There was a day when Facebook struggled to prove it could be a real business, back when the social network seemed to have missed the train on mobile and couldn’t seem to convince advertisers of its value. That was, oh, 18 months ago.
On Wednesday Facebook far exceeded expectations when it reported its quarterly earnings. The company made $2.02 billion in revenue (investors expected $1.91 billion), 49 percent of which came from mobile. Its monthly active users grew 18 percent over the last year to 1.19 billion. Every day 728 million people use Facebook, with 507 million people logging onto mobile.
The company did sneak in one ominous tidbit: its growth among American teenagers has flattened, and the company is actually losing users among younger teens. The company said it wouldn’t be regularly updating investors on what was going on with young users, because the numbers may not be reliable.

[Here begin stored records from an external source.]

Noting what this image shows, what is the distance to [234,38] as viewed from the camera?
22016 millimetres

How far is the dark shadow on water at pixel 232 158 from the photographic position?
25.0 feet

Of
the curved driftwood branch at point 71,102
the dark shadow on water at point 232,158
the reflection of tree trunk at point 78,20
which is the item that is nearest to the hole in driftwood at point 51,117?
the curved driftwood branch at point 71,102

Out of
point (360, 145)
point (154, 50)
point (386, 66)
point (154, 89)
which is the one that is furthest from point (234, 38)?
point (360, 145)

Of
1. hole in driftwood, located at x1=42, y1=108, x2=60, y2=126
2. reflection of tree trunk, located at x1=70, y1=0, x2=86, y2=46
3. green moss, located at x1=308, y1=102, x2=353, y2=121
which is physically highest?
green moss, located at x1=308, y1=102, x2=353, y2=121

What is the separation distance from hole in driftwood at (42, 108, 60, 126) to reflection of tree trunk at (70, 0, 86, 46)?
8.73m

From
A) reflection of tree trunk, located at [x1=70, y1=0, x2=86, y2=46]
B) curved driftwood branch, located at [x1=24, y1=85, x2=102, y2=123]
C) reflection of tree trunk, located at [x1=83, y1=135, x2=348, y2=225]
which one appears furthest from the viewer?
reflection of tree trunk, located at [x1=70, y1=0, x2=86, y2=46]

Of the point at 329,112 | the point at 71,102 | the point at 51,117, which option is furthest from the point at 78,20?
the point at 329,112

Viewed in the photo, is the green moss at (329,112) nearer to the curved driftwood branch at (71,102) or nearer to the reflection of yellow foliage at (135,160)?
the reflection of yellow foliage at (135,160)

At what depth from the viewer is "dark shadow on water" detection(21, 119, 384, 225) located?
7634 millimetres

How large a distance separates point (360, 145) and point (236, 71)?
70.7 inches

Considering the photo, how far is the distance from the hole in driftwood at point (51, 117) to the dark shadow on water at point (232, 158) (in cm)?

So what does the company do now? Different things in different places. In the United States, Facebook is focused on figuring out how to make more money from each user through advertising. People are seeing 85 percent more ads on Facebook than they were a year ago, according to a recent analysis by Adobe, and Facebook says that it’s not not going to pack more ads into the news feed. Still, there’s room in other places, most notably Instagram, which is just beginning to experiment with ads. The company has also been tweaking its tools for advertisers, after getting complaints about how confusing its advertising products were.
In the rest of the world, the company wants to create new Facebook users by creating new Internet users. At the top of the company’s press release was a two sentence statement by Mark Zuckerberg. “For nearly ten years, Facebook has been on a mission to connect the world,” he said. “The strong results we achieved this quarter show that we’re prepared for the next phase of our company, as we work to bring the next five billion people online and into the knowledge economy.”
It’s not the first time Zuckerberg has mentioned that goal; earlier this year he launched Internet.org, a non-profit intended to increase Internet access in the developing world. At some point soon, says Garner analyst Brian Blau, an analyst with Gartner, that may be the only way the company can reliably add new users.